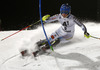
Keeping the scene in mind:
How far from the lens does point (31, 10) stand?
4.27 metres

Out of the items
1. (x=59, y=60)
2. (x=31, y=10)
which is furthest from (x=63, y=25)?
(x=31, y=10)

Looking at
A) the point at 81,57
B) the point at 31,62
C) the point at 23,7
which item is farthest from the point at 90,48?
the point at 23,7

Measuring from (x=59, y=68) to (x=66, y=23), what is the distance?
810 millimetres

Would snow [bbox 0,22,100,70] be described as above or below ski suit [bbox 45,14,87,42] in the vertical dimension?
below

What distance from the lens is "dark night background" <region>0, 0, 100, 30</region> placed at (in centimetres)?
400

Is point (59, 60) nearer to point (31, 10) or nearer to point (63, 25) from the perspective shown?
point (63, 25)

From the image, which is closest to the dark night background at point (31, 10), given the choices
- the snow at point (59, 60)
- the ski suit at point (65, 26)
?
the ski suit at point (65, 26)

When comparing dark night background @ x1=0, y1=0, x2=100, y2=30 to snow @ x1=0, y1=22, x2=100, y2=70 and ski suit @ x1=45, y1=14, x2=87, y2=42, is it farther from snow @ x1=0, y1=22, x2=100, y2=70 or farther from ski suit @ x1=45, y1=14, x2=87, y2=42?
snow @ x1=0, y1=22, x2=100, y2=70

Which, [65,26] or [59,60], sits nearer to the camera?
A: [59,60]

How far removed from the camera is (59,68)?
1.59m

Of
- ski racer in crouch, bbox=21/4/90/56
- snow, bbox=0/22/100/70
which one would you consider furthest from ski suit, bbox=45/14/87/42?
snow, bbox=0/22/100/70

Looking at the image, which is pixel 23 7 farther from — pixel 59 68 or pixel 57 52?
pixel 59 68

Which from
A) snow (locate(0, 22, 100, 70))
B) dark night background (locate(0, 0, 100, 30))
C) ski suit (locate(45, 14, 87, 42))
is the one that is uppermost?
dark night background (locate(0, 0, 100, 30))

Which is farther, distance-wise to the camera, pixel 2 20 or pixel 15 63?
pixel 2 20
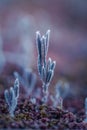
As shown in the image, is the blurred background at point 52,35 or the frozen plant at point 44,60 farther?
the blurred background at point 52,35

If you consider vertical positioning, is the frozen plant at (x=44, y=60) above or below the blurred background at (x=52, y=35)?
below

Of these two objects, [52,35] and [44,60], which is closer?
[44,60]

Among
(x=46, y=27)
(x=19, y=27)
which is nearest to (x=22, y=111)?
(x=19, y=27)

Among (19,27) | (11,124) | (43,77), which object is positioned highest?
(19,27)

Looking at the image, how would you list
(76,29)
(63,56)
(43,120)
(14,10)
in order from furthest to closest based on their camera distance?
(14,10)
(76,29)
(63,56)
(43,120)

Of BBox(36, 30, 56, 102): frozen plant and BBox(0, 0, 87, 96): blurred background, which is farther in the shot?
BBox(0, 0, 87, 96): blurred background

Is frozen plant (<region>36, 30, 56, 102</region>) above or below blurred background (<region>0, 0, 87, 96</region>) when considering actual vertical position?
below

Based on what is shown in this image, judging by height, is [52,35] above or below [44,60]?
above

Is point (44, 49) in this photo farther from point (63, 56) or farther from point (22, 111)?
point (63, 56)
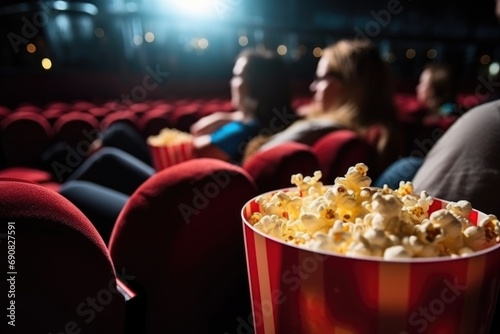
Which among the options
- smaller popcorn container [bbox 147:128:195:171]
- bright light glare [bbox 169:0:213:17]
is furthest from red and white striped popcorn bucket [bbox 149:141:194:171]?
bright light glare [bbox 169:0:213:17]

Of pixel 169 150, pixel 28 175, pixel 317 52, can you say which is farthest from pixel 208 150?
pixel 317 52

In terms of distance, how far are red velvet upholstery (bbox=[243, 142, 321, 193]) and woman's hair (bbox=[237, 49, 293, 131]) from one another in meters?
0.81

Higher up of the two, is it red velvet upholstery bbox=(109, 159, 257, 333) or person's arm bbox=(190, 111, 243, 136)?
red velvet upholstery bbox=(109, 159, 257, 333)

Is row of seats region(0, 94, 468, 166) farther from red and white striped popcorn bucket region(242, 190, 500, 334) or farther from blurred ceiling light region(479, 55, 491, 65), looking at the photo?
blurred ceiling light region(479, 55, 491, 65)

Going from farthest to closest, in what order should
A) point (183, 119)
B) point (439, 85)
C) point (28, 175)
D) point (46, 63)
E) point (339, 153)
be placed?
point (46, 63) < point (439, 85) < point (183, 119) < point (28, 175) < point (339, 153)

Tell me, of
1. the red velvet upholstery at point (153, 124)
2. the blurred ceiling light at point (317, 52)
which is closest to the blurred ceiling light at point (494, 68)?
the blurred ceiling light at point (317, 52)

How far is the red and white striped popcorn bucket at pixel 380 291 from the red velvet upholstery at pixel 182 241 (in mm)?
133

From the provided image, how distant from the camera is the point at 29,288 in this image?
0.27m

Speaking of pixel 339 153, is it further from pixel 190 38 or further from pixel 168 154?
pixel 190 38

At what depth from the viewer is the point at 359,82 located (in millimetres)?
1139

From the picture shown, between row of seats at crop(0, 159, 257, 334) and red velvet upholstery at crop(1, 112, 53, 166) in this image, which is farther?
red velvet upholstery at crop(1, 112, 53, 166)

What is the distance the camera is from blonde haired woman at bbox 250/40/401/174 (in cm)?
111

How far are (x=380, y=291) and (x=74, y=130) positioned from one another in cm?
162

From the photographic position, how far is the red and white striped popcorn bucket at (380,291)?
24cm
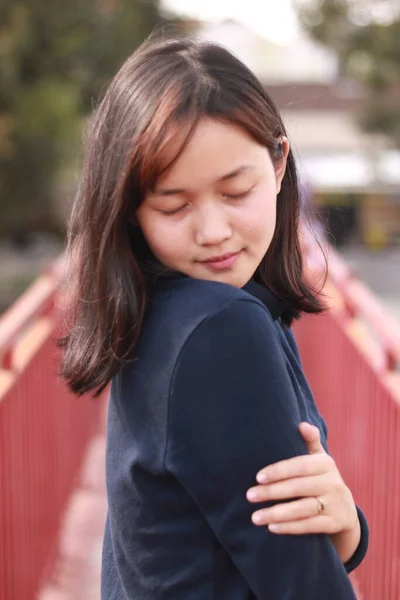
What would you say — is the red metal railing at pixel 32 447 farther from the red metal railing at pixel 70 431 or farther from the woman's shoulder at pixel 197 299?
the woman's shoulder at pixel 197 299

• • •

Extract every line of the rows above word for word, leaving out the pictures.

Keeping the scene in mind:
How far from the lens does point (31, 10) stand?
4.27 metres

Out of the items
1. (x=59, y=60)
2. (x=31, y=10)
which is furthest from (x=63, y=25)?
(x=31, y=10)

Looking at
A) the point at 81,57
B) the point at 31,62
C) the point at 23,7
which item is farthest from the point at 90,48?
the point at 23,7

Measuring from (x=59, y=68) to (x=66, y=23), what is the distance?
810 millimetres

Would snow [bbox 0,22,100,70] be described as above or below ski suit [bbox 45,14,87,42] in the vertical dimension?
below

What distance from the lens is "dark night background" <region>0, 0, 100, 30</region> placed at (in centimetres)?
400

Is point (59, 60) nearer to point (31, 10) or nearer to point (63, 25) from the perspective shown?
point (63, 25)

From the image, which is closest to the dark night background at point (31, 10), given the choices
- the snow at point (59, 60)
- the ski suit at point (65, 26)
?
the ski suit at point (65, 26)

When comparing dark night background @ x1=0, y1=0, x2=100, y2=30 to snow @ x1=0, y1=22, x2=100, y2=70 and ski suit @ x1=45, y1=14, x2=87, y2=42, is it farther from snow @ x1=0, y1=22, x2=100, y2=70 or farther from ski suit @ x1=45, y1=14, x2=87, y2=42?
snow @ x1=0, y1=22, x2=100, y2=70

Which, [65,26] or [59,60], sits nearer to the camera?
A: [59,60]

How far removed from the camera is (59,68)?
1.59m

Of
- ski racer in crouch, bbox=21/4/90/56
- snow, bbox=0/22/100/70
which one would you consider furthest from ski suit, bbox=45/14/87/42?
snow, bbox=0/22/100/70

Looking at the image, which is pixel 23 7 farther from — pixel 59 68 or pixel 57 52?
pixel 59 68

Which from
A) snow (locate(0, 22, 100, 70))
B) dark night background (locate(0, 0, 100, 30))
C) ski suit (locate(45, 14, 87, 42))
is the one that is uppermost?
dark night background (locate(0, 0, 100, 30))

Which is farther, distance-wise to the camera, pixel 2 20 or pixel 15 63?
pixel 2 20
As shown in the image, is the blurred background at point 52,35 or the frozen plant at point 44,60 farther?
the blurred background at point 52,35

If you consider vertical positioning, is the frozen plant at (x=44, y=60) above or below the blurred background at (x=52, y=35)?
below

Of these two objects, [52,35] and [44,60], which is closer?
[44,60]

Among
(x=46, y=27)
(x=19, y=27)
which is nearest to (x=22, y=111)?
(x=19, y=27)

Among (19,27) | (11,124) | (43,77), which object is positioned highest?
(19,27)

Looking at the image, how would you list
(76,29)
(63,56)
(43,120)
(14,10)
in order from furthest to closest based on their camera distance?
(14,10)
(76,29)
(63,56)
(43,120)

Of BBox(36, 30, 56, 102): frozen plant and BBox(0, 0, 87, 96): blurred background, which is farther in the shot?
BBox(0, 0, 87, 96): blurred background

Is frozen plant (<region>36, 30, 56, 102</region>) above or below blurred background (<region>0, 0, 87, 96</region>) when considering actual vertical position?
below

Based on what is shown in this image, judging by height, is [52,35] above or below [44,60]?
above

Is point (44, 49) in this photo farther from point (63, 56) or farther from point (22, 111)?
point (63, 56)
Which among the options
- smaller popcorn container [bbox 147:128:195:171]
- bright light glare [bbox 169:0:213:17]
is furthest from red and white striped popcorn bucket [bbox 149:141:194:171]?
bright light glare [bbox 169:0:213:17]

Of pixel 169 150, pixel 28 175, pixel 317 52, can you say which is farthest from pixel 208 150?
pixel 317 52

In terms of distance, how far are red velvet upholstery (bbox=[243, 142, 321, 193]) and woman's hair (bbox=[237, 49, 293, 131]) from one another in meters?
0.81

Higher up of the two, is it red velvet upholstery bbox=(109, 159, 257, 333) or person's arm bbox=(190, 111, 243, 136)?
red velvet upholstery bbox=(109, 159, 257, 333)

Is row of seats region(0, 94, 468, 166) farther from red and white striped popcorn bucket region(242, 190, 500, 334) or farther from blurred ceiling light region(479, 55, 491, 65), looking at the photo?
blurred ceiling light region(479, 55, 491, 65)

Going from farthest to closest, in what order should
A) point (183, 119)
B) point (439, 85)
C) point (28, 175)
D) point (46, 63)
E) point (339, 153)
be placed?
point (46, 63) < point (439, 85) < point (183, 119) < point (28, 175) < point (339, 153)

Tell me, of
1. the red velvet upholstery at point (153, 124)
2. the blurred ceiling light at point (317, 52)
which is closest to the blurred ceiling light at point (494, 68)?
the blurred ceiling light at point (317, 52)

How far is the red and white striped popcorn bucket at pixel 380 291 from the red velvet upholstery at pixel 182 241 (in mm)?
133

From the provided image, how distant from the camera is the point at 29,288 in this image?
0.27m

Speaking of pixel 339 153, is it further from pixel 190 38 or further from pixel 168 154?
pixel 190 38

At what depth from the viewer is the point at 359,82 located (in millimetres)?
1139

From the picture shown, between row of seats at crop(0, 159, 257, 334) and red velvet upholstery at crop(1, 112, 53, 166) in this image, which is farther?
red velvet upholstery at crop(1, 112, 53, 166)

What is the distance the camera is from blonde haired woman at bbox 250/40/401/174 (in cm)?
111

How far are (x=380, y=291) and (x=74, y=130) positioned from one another in cm?
162

From the photographic position, how far is the red and white striped popcorn bucket at (380,291)?
24cm
What would you say — is the red metal railing at pixel 32 447 farther from the red metal railing at pixel 70 431 or farther from the woman's shoulder at pixel 197 299?
the woman's shoulder at pixel 197 299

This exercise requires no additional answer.